▶ [Document section]
[Start of section]

Not a bad first raket for someone who grew up as a fan of AJ1s and Air Max 1s.
More murals followed — at the Jordan flagship in Beijing, then at the Tai Koo Li Nike Kicks Lounge in Chengdu.
By the time he was painting the murals, he had been living in China, and for a time had served as a creative director for Wieden + Kennedy Shanghai. As Nike's global agency of record in a country where the shoe giant was making big moves, Atienza got the chance to get up close and personal in brand work with the Swoosh.
Beyond the Great Wall


“I realized I was hired to help push personal sporting culture into an expanding Chinese market,” Atienza said. “Nike had been around for a while in China, but in the mid-2010s, the sporting culture was really beginning to blossom.”
Atienza remembers that as a heady time when the global fitness boom was slowly overtaking China.
“Believe it or not, muscle tone was just beginning to be admired in China,” he said. “Nike and W+K's campaigns played a huge role in helping create this messaging.”
As many Western companies have realized, the key to global expansions is to crack the gargantuan Chinese consumer market. Nike has arguably succeeded at this better than most, thanks to the deft touch of marketers in tune with a secret, global language of cool that tailored the Nike message specifically for the Chinese crowd.



It was here that Atienza made his home. Together with his wife, they made China their headquarters and traveled all over Asia. As he did when he was a kid, Atienza absorbed the culture of the places they visited, trying to find his inspiration in the new experiences before flying back to Shanghai.
For an adman like himself, there was no place quite like it. “Six years later you see just how much the Chinese audience's tastes have been shaped. Changing tastes and modern preferences emerge in China with unprecedented speed and force, and that trajectory will continue on,” he said.
While the campaigns at Wieden + Kennedy kept him busy in a variety of mediums (including a major print, video, and billboard project for Nike Running in China), for Atienza, there’s still nothing like the feeling of picking up a brush.
“The creative concepting, the planning, the execution and energy put into my art for these commissions are very personal and separate from the creative direction I did for Nike with W+K,” explained Atienza. “My art is my own creative expression created for the brand.”
Looking towards home
He works as a freelance artist now, but even now, Atienza still finds his peace in painting.

He’s still doing massive storefront murals — his latest one was a 20-by-40 foot giant he painted in Uppercut Edit, a post-production house in the Hawks hometown of Atlanta — but he’s also busy customizing sneakers. “I guess you could say there's a special connection to painting a fresh white pair of Nike Dunks or AJ1s for a client,” he said.

[End of section]

▶ [What to work on]
Shorten the paragraph in the article about Atienza that begins "By the time he was painting the murals," keeping its main facts. The lines after this point have no connection to the article about Atienza.

▶ [Source information]

[Start of section]

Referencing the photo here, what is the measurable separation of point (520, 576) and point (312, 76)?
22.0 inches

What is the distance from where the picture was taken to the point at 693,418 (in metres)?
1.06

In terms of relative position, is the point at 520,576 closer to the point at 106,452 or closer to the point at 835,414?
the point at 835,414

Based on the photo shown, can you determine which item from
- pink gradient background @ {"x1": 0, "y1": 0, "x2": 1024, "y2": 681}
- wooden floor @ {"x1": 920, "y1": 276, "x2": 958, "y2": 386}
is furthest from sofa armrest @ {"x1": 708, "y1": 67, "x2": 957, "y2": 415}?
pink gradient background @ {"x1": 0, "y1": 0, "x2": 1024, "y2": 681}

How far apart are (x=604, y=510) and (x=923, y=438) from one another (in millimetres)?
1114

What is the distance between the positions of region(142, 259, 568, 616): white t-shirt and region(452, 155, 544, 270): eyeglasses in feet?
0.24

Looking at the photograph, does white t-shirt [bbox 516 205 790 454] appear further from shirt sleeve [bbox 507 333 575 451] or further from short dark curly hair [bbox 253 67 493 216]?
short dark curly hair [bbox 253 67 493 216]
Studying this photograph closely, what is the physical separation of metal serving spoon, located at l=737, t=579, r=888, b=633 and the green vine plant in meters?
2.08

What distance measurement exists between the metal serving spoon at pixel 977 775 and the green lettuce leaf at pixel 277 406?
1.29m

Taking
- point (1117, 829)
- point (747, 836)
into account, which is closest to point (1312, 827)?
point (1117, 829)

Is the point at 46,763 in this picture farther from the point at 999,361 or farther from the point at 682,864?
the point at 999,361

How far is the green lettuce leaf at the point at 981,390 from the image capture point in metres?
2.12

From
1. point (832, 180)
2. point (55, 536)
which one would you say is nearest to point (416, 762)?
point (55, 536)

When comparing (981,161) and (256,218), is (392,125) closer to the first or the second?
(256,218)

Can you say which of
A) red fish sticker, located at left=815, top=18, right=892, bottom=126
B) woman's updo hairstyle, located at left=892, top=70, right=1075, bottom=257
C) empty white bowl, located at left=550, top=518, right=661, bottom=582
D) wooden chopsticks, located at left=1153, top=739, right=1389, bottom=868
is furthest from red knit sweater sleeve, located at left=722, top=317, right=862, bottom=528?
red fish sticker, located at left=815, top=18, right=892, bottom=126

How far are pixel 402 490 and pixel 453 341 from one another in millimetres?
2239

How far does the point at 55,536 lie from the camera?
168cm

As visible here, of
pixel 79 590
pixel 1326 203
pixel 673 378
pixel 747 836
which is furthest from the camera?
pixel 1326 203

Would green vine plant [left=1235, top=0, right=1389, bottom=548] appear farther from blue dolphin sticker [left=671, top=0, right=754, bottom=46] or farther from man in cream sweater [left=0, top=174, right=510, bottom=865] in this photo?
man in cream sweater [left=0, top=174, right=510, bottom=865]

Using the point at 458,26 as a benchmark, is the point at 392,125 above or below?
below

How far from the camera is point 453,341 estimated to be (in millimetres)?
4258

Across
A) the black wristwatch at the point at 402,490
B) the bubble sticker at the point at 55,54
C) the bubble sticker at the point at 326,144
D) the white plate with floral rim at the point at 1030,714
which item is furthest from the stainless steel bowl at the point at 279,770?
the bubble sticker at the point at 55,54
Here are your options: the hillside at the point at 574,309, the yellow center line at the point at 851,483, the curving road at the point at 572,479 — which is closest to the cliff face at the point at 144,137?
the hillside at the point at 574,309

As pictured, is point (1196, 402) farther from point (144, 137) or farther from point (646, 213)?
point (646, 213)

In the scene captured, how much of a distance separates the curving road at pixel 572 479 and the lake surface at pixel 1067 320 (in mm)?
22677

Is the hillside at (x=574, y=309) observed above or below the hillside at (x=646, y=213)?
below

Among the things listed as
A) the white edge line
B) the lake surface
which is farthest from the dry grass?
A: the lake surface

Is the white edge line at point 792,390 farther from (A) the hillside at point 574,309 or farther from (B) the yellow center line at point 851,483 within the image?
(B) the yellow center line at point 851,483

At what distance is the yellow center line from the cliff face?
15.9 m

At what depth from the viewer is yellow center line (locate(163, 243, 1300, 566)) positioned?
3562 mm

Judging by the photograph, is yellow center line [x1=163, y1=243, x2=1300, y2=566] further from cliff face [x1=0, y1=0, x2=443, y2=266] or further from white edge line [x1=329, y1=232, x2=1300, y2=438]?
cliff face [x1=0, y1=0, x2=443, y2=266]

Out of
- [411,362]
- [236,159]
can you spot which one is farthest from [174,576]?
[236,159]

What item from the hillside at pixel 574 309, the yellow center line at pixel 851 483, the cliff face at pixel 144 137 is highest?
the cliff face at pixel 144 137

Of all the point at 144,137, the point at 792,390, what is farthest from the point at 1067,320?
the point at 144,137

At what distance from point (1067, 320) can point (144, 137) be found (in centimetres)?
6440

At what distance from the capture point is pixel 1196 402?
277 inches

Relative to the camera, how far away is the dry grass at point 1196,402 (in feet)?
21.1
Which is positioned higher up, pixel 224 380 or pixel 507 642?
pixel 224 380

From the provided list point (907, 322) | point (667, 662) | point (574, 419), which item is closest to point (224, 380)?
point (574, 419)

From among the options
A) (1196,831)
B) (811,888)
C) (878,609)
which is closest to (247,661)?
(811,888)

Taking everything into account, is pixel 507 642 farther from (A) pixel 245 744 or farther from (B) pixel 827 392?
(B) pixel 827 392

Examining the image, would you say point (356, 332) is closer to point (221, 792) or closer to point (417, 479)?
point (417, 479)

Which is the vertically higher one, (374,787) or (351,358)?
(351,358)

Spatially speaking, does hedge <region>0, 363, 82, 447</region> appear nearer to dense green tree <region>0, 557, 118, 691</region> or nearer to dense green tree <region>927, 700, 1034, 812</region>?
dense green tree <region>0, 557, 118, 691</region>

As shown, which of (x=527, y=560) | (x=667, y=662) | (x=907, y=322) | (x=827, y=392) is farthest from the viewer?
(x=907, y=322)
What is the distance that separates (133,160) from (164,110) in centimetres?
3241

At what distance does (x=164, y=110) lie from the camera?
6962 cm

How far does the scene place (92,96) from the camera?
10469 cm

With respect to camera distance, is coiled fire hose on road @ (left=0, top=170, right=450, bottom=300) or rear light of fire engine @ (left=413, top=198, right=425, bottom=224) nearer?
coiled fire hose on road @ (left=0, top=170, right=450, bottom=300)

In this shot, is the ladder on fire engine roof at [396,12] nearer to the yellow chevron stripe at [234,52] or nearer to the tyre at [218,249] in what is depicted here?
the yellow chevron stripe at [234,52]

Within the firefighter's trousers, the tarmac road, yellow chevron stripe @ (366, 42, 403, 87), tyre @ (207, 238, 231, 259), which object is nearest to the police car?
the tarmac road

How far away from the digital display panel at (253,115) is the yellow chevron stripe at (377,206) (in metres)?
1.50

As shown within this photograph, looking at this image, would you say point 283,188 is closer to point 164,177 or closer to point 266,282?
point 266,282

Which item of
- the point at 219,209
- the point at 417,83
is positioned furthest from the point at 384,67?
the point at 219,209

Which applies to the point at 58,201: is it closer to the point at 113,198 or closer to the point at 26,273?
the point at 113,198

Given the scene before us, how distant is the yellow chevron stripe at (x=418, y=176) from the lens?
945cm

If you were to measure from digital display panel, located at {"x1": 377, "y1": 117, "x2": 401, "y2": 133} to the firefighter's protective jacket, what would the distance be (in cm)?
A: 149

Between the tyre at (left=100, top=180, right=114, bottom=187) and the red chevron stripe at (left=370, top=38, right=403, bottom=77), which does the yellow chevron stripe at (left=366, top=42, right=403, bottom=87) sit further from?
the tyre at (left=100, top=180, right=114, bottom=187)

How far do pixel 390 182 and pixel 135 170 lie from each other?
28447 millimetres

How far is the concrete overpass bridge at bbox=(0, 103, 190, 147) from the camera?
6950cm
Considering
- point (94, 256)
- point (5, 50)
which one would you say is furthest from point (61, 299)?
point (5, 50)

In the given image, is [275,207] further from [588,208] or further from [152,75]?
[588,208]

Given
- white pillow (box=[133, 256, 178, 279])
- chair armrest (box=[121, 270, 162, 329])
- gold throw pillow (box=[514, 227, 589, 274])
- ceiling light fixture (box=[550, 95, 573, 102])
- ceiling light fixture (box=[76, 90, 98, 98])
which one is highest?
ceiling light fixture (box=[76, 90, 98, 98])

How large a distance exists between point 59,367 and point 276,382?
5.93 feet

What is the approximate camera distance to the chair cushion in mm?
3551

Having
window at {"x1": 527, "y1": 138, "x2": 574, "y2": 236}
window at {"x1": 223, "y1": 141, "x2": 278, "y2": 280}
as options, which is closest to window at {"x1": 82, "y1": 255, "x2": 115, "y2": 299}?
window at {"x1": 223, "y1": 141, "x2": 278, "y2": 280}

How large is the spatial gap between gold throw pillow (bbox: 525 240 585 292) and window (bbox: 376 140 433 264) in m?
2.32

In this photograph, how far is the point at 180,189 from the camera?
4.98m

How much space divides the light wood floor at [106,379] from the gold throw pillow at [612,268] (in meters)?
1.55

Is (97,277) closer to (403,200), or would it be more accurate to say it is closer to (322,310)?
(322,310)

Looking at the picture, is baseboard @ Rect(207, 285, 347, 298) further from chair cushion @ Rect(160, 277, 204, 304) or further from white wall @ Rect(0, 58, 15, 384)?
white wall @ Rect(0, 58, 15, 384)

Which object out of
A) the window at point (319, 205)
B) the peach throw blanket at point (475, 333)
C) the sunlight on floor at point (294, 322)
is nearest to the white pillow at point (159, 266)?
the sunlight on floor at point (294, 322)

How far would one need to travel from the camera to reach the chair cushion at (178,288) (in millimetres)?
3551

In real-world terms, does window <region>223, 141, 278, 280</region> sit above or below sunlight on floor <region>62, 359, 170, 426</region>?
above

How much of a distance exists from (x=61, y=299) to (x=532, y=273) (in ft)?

[End of section]

▶ [The completed task]
When he painted the murals, Atienza was living in China and had served for a time as a creative director at Wieden + Kennedy Shanghai. The agency was Nike's global agency of record in China, where Nike was making big moves, so he got to work closely on brand work for the Swoosh.